▶ **The data**:
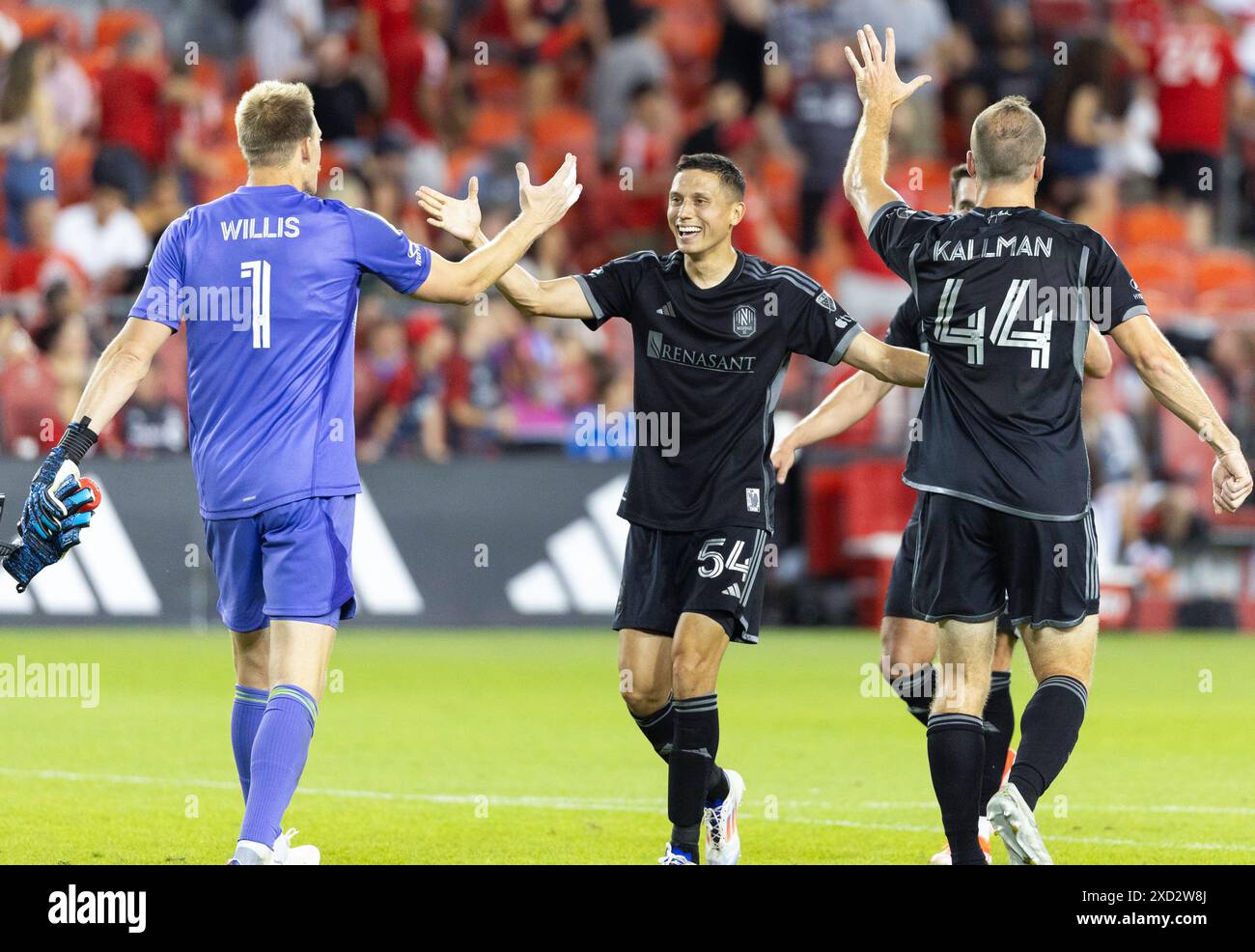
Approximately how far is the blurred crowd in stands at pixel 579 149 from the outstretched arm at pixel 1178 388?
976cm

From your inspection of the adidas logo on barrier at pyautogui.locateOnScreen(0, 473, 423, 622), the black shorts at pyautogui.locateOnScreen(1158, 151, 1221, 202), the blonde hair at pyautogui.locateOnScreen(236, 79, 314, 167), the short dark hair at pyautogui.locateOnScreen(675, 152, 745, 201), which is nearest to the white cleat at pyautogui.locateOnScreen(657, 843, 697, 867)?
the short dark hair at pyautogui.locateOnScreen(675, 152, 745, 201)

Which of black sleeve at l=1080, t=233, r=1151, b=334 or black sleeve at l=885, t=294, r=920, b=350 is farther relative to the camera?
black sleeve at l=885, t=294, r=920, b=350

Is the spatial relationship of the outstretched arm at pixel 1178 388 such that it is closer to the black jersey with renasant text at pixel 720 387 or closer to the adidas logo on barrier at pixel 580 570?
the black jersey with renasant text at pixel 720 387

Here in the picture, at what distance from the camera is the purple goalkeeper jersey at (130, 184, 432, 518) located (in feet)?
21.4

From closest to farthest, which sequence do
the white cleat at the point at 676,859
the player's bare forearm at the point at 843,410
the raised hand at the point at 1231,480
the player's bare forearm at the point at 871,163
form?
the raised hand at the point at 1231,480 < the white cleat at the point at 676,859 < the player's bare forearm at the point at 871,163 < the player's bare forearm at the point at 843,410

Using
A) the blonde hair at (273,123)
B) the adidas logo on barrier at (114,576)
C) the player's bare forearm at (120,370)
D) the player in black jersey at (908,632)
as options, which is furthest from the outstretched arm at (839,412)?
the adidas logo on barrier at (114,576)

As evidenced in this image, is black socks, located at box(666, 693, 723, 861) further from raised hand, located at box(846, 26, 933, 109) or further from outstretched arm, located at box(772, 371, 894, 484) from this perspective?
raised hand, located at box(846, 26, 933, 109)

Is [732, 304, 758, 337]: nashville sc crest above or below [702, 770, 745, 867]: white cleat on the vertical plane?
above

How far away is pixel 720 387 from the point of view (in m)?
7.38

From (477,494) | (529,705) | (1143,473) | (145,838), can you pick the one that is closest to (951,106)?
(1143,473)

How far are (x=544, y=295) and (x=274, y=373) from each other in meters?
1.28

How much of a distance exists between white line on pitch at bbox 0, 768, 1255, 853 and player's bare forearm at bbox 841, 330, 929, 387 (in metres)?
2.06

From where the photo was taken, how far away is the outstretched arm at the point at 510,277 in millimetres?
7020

--

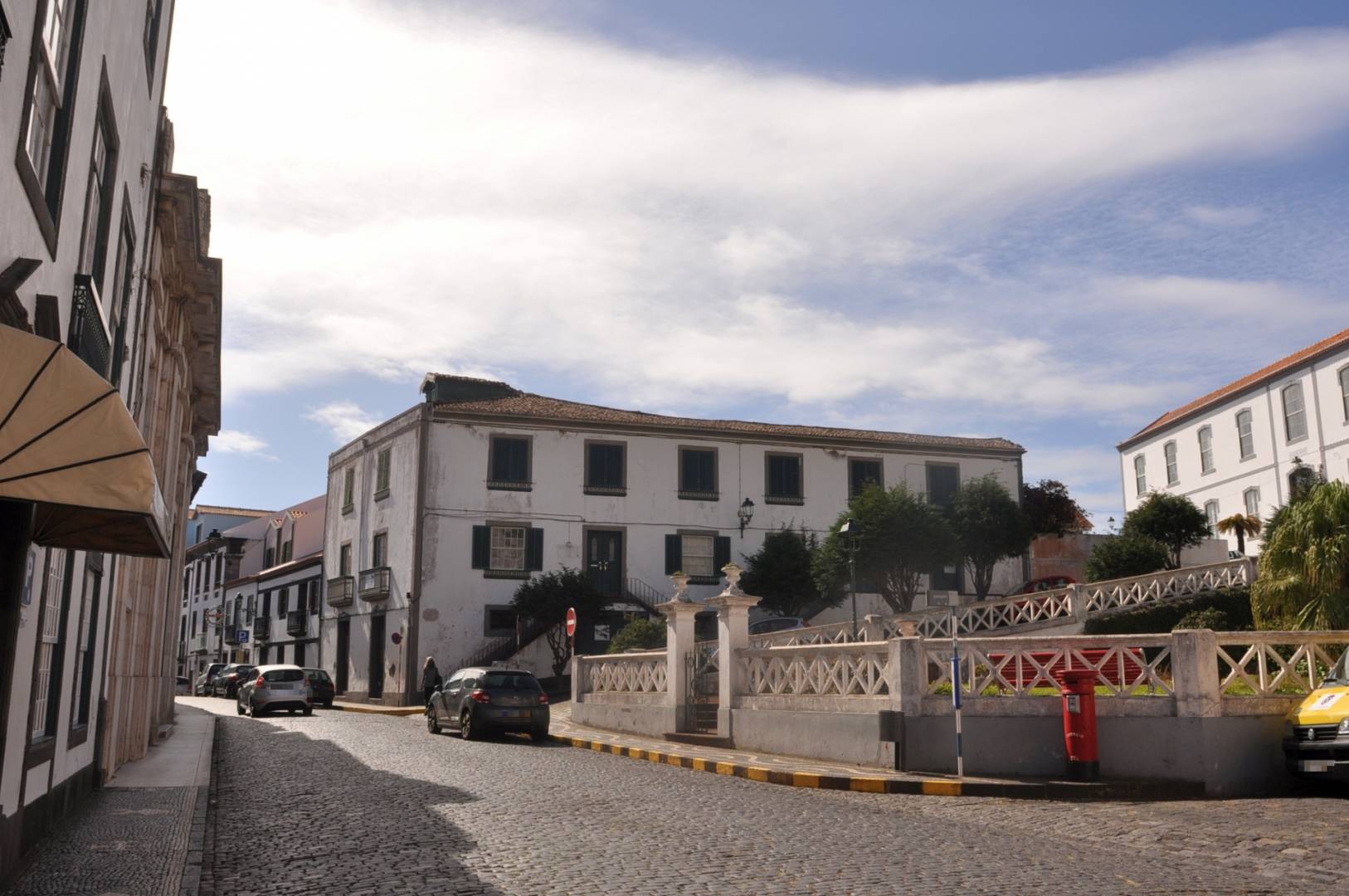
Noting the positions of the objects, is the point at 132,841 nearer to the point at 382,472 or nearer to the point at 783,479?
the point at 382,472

▶ **Work to do**: Pick out every line above that contains the string "renasant" and copy each one in full.

▶ **Complete response**:
Is the spatial relationship of the outstretched arm at pixel 1178 388 such that it is closer to the black jersey with renasant text at pixel 720 387 or closer to the adidas logo on barrier at pixel 580 570?
the black jersey with renasant text at pixel 720 387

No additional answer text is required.